## [Requirement]
Rewrite the stretch of the listing from the line containing "How large a distance lies" through the end of the listing, both ends included, with each request left unchanged. Multiply every distance in the answers by 0.35 and round it, halves up, to the number of decimals it originally had.

• • • • •

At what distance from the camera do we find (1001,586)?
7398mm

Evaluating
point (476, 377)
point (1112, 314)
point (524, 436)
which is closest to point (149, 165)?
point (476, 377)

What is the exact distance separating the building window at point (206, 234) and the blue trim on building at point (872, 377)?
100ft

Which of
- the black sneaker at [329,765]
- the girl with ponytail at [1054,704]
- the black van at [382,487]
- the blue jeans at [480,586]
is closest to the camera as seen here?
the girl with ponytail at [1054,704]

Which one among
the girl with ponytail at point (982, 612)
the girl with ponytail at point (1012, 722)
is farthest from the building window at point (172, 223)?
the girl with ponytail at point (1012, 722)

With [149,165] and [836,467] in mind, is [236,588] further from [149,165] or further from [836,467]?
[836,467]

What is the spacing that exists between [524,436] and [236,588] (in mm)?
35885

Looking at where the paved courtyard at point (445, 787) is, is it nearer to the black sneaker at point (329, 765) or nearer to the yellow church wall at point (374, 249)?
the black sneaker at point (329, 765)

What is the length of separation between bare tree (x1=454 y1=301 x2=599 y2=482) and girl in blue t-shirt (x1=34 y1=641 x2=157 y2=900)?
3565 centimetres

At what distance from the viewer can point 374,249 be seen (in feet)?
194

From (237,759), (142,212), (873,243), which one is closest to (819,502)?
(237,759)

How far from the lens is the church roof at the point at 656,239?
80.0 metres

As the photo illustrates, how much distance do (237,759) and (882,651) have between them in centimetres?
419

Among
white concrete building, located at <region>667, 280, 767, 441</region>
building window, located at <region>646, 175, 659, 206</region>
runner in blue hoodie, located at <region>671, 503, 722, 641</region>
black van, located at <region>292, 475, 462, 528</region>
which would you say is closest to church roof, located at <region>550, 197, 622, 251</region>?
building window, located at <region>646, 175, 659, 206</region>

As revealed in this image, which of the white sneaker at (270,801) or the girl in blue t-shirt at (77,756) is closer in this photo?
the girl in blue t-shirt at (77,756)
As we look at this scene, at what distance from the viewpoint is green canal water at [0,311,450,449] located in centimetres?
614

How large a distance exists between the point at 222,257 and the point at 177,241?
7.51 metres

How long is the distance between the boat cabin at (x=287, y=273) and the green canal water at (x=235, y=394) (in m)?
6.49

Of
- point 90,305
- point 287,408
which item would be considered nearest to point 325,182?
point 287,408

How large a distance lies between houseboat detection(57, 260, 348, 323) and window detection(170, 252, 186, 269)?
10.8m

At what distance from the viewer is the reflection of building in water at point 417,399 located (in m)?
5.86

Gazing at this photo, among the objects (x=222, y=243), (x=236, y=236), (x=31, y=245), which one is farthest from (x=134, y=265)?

• • • • •

## [Correct response]
How large a distance lies between houseboat detection(57, 260, 348, 323) and window detection(170, 252, 186, 269)?
3.8m

At what distance from the viewer is the reflection of building in water at point 417,399 located (in m)?
2.05

Gazing at this photo, among the objects (x=222, y=243), (x=236, y=236), (x=31, y=245), which one is farthest from (x=134, y=265)?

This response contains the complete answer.